Oddly enough, however, the album generally doesn't rock much more than the aforementioned Blessed album from 2002. It is, in fact, a little more mundane and predictable—not bad, but not really anything you haven't heard before. "Unify," "All," and the title track are all ballads that sound like others you've heard on recordings from Hillsong and Vineyard. Despite a strong melody, "Need You Here" sounds like nearly every other ballad found on the Blessed album. I'd say one of United's chief goals should be to differentiate itself from its parents' worship team. They could use more P.O.D. and Radiohead in their sound. Another Australian worship team, Planet Shakers, is far more effective in capturing an energetic and youthful (though derivative) modern worship sound.

Like a lot of Hillsong releases, the lyrics generally don't live up to the music, resorting to simplistic expressions of praise. "Father I" is a great example of a strong modern worship song, with a rock riff reminiscent of Radiohead and Delirious, but it falls into predictability with scant, generic words. Some of the songs are even debatable as to whether they actually are worship. "Free" is really catchy, reminiscent of Third Eye Blind, but it's more of a seeker song. The chorus is directed to God, but the verses are more for an unsaved friend: "Would you believe me if I said that God can make miracles happen today?/Would you believe me if I said you don't need to wait for the answers before you step out in faith?" The same could be said of the album's closer, "Am I to Believe?" A strong anthem, it's a strange combination of questions and declarations of faith.

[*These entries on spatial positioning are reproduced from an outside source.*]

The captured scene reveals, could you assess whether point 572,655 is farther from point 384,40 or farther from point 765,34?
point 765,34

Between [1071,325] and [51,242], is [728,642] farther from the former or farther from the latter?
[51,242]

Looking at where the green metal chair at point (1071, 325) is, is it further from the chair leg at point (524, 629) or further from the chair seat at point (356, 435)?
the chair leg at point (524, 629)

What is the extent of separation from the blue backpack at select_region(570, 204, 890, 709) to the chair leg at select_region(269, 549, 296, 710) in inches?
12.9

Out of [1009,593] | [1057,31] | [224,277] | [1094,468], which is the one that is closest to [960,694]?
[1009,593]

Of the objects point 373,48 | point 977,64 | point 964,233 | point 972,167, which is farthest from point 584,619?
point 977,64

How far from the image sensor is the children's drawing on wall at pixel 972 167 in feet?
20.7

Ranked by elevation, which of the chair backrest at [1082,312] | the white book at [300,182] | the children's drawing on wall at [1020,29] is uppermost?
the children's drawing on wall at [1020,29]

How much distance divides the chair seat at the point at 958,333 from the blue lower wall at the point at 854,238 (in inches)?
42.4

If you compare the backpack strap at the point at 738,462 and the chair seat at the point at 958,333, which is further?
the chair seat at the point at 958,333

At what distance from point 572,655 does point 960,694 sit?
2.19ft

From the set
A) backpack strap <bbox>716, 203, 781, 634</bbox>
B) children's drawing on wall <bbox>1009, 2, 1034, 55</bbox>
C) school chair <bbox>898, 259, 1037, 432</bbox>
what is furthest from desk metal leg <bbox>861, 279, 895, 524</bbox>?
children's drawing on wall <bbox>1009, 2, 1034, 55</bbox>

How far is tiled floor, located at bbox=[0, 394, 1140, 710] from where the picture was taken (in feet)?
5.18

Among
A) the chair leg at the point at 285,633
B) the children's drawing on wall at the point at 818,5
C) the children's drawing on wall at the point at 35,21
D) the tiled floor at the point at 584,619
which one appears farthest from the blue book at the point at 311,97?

I'm not sure there's a modern worship songwriter capable of consistently writing songs that are widely embraced by the church. Martin Smith (Delirious) and Matt Redman are probably the two best examples, though neither of them have really come up with a strong and memorable worship song in the last few years. That's the hard part about writing worship music—for every song that finds a home deep into the heart of the church, there are at least twenty (fifty?) others that sound alike and are soon forgotten. Writing a hit song is tough, and writing a timeless worship anthem is even tougher. Not that writing worship "hits" is the goal of Hillsong, but, realistically speaking, there needs to be some unique reason for buying an album. United is a good band and To the Ends of the Earth is an adequate worship album, but it's not really anything you haven't heard before.